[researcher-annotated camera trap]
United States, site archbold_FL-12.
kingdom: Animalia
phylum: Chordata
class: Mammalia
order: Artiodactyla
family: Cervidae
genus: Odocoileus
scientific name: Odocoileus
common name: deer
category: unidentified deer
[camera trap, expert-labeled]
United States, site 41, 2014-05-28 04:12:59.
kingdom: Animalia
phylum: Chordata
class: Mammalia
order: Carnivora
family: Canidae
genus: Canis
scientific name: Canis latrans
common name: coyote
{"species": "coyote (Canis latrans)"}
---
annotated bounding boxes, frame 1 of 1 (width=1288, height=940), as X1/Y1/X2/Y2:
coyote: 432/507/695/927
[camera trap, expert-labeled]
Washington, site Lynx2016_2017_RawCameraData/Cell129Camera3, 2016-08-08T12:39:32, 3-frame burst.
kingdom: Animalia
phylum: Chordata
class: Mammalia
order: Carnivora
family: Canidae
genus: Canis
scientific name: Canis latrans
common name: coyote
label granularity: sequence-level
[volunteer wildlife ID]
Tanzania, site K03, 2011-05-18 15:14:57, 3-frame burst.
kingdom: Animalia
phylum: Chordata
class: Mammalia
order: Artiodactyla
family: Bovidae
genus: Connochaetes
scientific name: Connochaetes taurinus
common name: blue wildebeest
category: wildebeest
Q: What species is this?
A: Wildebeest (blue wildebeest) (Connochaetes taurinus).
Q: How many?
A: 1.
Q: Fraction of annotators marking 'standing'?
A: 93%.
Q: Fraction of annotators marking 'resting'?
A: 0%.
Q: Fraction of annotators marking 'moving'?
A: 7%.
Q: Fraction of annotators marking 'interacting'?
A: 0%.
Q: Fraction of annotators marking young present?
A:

What to work on →
Please copy the entire listing, leaving each line exactly as written.

Solution for this task →
[researcher-annotated camera trap]
United States, site archbold_FL-12.
kingdom: Animalia
phylum: Chordata
class: Mammalia
order: Artiodactyla
family: Cervidae
genus: Odocoileus
scientific name: Odocoileus
common name: deer
category: unidentified deer
[camera trap, expert-labeled]
United States, site 41, 2014-05-28 04:12:59.
kingdom: Animalia
phylum: Chordata
class: Mammalia
order: Carnivora
family: Canidae
genus: Canis
scientific name: Canis latrans
common name: coyote
{"species": "coyote (Canis latrans)"}
---
annotated bounding boxes, frame 1 of 1 (width=1288, height=940), as X1/Y1/X2/Y2:
coyote: 432/507/695/927
[camera trap, expert-labeled]
Washington, site Lynx2016_2017_RawCameraData/Cell129Camera3, 2016-08-08T12:39:32, 3-frame burst.
kingdom: Animalia
phylum: Chordata
class: Mammalia
order: Carnivora
family: Canidae
genus: Canis
scientific name: Canis latrans
common name: coyote
label granularity: sequence-level
[volunteer wildlife ID]
Tanzania, site K03, 2011-05-18 15:14:57, 3-frame burst.
kingdom: Animalia
phylum: Chordata
class: Mammalia
order: Artiodactyla
family: Bovidae
genus: Connochaetes
scientific name: Connochaetes taurinus
common name: blue wildebeest
category: wildebeest
Q: What species is this?
A: Wildebeest (blue wildebeest) (Connochaetes taurinus).
Q: How many?
A: 1.
Q: Fraction of annotators marking 'standing'?
A: 93%.
Q: Fraction of annotators marking 'resting'?
A: 0%.
Q: Fraction of annotators marking 'moving'?
A: 7%.
Q: Fraction of annotators marking 'interacting'?
A: 0%.
Q: Fraction of annotators marking young present?
A:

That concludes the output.